*Work to be completed:*
Reproduce exactly the line in which "Among the provided" occurs and all the lines after it, ending with the last line.

[Recorded data]
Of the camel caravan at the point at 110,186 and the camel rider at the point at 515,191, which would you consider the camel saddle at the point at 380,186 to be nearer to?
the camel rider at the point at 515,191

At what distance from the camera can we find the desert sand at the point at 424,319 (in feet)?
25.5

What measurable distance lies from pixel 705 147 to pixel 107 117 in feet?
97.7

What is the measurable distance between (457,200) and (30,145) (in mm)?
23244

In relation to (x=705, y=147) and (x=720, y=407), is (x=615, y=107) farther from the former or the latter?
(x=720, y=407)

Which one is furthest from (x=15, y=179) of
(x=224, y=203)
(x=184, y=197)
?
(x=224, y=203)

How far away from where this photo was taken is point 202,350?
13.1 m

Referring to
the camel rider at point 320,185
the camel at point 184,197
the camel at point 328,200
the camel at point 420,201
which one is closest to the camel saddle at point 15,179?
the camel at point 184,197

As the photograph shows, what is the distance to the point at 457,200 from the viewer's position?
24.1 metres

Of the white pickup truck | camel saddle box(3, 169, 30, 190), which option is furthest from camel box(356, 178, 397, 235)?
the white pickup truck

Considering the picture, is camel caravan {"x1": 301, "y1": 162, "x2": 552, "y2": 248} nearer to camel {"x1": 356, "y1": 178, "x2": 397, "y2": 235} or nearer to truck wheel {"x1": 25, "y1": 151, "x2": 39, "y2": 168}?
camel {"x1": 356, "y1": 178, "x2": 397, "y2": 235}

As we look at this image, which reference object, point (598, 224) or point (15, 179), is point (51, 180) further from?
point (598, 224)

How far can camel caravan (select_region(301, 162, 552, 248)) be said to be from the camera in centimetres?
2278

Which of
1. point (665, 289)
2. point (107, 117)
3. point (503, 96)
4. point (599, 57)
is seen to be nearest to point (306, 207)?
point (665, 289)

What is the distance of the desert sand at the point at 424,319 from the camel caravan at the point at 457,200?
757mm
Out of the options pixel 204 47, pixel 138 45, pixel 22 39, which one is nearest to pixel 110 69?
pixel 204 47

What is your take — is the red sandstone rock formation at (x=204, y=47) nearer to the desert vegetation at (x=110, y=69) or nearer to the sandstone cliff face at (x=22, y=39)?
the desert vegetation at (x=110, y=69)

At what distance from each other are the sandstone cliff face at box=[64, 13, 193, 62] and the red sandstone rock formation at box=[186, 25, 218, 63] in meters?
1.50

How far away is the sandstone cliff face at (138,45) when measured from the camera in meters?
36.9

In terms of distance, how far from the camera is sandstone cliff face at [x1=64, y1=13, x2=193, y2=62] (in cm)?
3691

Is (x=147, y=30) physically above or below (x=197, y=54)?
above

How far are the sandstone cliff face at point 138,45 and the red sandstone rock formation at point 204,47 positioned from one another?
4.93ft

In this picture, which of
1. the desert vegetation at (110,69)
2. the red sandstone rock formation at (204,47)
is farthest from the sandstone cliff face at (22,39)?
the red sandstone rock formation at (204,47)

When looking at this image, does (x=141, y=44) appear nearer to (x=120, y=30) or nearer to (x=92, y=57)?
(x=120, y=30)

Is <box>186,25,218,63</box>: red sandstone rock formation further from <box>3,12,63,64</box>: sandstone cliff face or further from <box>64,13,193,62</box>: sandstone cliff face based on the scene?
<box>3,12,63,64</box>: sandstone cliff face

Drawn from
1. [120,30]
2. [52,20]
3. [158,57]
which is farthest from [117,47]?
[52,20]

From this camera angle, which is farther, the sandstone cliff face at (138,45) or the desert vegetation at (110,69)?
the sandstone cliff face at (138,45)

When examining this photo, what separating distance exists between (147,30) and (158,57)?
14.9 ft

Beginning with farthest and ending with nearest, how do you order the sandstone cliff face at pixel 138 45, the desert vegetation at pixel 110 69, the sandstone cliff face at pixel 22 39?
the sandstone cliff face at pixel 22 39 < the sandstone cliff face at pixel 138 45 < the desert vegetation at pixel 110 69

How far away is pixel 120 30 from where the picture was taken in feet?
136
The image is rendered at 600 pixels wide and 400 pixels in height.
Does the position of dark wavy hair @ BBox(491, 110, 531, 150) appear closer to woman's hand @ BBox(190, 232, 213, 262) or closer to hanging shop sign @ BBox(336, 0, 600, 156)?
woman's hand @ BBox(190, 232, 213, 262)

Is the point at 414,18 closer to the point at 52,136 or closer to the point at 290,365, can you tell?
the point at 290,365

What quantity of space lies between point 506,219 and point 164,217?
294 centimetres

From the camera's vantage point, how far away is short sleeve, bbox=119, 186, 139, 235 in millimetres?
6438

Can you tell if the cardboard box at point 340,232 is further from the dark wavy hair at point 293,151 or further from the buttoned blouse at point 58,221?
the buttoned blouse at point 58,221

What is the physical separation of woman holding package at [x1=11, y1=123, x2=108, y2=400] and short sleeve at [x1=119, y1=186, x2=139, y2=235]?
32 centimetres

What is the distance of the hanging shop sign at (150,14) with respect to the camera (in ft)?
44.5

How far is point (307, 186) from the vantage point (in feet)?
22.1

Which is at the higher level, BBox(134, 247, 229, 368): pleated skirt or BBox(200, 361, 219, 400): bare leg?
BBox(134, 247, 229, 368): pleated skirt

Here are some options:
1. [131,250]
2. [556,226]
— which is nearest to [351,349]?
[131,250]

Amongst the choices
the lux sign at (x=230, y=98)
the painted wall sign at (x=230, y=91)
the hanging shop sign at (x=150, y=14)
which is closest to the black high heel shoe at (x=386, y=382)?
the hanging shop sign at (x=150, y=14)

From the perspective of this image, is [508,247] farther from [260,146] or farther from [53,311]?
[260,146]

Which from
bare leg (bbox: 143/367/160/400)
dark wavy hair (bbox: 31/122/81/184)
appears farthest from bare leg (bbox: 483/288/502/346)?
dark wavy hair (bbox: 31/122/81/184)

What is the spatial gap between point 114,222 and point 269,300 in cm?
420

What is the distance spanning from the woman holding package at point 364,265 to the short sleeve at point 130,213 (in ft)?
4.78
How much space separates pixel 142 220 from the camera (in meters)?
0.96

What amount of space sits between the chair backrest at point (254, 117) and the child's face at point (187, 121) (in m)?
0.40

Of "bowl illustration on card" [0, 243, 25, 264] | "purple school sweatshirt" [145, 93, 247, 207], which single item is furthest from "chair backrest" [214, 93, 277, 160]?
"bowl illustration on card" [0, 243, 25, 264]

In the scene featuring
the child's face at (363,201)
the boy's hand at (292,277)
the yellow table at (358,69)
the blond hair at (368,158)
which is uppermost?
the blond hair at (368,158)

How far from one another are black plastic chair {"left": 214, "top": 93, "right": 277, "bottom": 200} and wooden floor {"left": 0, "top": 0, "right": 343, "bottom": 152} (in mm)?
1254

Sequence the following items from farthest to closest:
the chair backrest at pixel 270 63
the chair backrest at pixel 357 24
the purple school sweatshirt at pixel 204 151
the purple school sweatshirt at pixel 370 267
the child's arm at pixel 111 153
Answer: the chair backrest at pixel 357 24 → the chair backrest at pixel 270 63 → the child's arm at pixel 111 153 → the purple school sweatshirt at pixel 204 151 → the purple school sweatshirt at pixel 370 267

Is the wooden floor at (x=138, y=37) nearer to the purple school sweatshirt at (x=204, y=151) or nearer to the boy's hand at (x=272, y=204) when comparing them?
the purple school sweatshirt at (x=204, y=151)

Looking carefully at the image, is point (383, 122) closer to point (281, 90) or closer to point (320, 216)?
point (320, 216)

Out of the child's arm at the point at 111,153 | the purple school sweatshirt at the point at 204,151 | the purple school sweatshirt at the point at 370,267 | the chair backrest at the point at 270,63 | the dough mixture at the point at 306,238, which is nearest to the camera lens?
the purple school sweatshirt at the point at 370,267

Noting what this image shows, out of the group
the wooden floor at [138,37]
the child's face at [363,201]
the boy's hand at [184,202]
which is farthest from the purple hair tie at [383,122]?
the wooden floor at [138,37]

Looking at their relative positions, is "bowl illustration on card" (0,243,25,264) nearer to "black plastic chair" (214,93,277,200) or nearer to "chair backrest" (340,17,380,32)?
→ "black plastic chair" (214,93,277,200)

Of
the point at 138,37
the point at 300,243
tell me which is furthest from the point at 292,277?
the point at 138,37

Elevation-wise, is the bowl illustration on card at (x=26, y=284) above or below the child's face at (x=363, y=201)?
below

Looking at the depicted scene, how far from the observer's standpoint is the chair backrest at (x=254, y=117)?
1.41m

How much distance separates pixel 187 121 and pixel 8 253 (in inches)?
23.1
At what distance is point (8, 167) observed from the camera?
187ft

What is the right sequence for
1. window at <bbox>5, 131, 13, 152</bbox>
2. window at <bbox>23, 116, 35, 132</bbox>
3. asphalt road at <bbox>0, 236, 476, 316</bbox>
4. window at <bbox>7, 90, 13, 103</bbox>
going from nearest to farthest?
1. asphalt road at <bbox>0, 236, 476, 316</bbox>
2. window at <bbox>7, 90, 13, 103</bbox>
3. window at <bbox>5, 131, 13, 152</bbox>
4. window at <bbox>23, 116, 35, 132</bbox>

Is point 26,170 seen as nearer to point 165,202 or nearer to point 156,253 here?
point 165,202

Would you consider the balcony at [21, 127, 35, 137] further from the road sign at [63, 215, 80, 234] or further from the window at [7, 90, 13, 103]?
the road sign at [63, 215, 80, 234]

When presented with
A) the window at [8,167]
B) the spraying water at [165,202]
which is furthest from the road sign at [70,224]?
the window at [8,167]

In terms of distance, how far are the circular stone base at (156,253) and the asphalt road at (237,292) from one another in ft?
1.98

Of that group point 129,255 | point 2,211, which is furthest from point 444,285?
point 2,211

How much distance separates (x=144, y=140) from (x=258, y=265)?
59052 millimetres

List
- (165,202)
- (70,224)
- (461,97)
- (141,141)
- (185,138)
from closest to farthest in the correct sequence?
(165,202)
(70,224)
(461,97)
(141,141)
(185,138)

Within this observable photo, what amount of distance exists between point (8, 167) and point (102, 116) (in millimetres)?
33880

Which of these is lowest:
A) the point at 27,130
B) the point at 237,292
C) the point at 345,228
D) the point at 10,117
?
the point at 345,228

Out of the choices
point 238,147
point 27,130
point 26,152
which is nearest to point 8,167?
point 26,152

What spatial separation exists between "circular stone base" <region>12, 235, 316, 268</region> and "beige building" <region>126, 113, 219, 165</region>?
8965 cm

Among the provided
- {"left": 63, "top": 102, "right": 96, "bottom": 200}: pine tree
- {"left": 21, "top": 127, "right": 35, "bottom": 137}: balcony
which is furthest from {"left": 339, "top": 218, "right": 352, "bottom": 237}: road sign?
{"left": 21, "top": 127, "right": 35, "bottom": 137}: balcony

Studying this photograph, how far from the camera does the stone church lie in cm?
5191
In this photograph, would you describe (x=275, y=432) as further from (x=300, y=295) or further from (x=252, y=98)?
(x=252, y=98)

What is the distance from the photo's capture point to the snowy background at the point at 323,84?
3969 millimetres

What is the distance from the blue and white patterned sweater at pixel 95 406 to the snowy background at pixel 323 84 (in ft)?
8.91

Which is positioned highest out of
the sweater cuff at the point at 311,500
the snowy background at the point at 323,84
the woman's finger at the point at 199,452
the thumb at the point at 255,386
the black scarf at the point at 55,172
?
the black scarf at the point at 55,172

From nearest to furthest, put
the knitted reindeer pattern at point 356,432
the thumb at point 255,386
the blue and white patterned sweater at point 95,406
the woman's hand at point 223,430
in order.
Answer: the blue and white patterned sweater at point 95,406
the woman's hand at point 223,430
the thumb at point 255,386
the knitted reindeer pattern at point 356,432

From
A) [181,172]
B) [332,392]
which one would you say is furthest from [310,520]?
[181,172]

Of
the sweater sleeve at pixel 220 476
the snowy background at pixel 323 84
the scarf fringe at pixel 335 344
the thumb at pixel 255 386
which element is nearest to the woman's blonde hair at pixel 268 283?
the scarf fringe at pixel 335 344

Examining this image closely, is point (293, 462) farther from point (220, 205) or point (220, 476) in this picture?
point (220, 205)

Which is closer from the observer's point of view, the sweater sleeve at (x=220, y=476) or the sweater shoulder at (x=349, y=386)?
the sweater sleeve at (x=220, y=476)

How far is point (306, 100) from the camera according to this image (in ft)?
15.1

*Solution to this problem:*
Among the provided
- {"left": 63, "top": 102, "right": 96, "bottom": 200}: pine tree
- {"left": 21, "top": 127, "right": 35, "bottom": 137}: balcony
which is furthest from {"left": 339, "top": 218, "right": 352, "bottom": 237}: road sign?
{"left": 21, "top": 127, "right": 35, "bottom": 137}: balcony

Studying this photograph, how far from the camera does the stone church lie in cm?
5191
In this photograph, would you describe (x=275, y=432) as further from (x=300, y=295) or further from (x=252, y=98)?
(x=252, y=98)

What is the distance from the photo's capture point to the snowy background at the point at 323,84?
3969 millimetres

What is the distance from the blue and white patterned sweater at pixel 95 406 to the snowy background at pixel 323 84 (in ft)?
8.91

Which is positioned highest out of
the sweater cuff at the point at 311,500
the snowy background at the point at 323,84
the woman's finger at the point at 199,452
the thumb at the point at 255,386
the black scarf at the point at 55,172
?
the black scarf at the point at 55,172

From nearest to furthest, put
the knitted reindeer pattern at point 356,432
the thumb at point 255,386
the blue and white patterned sweater at point 95,406
the woman's hand at point 223,430
in order.
Answer: the blue and white patterned sweater at point 95,406
the woman's hand at point 223,430
the thumb at point 255,386
the knitted reindeer pattern at point 356,432

From
A) [181,172]
B) [332,392]
which one would you say is furthest from [310,520]?
[181,172]

Of
the sweater sleeve at pixel 220 476
the snowy background at pixel 323 84
the scarf fringe at pixel 335 344
the thumb at pixel 255 386
which element is nearest to the woman's blonde hair at pixel 268 283?
the scarf fringe at pixel 335 344

Examining this image closely, is point (293, 462) farther from point (220, 205) or point (220, 476) in this picture?
point (220, 205)

Which is closer from the observer's point of view, the sweater sleeve at (x=220, y=476) or the sweater shoulder at (x=349, y=386)?
the sweater sleeve at (x=220, y=476)

How far is point (306, 100) from the camera according to this image (in ft)?
15.1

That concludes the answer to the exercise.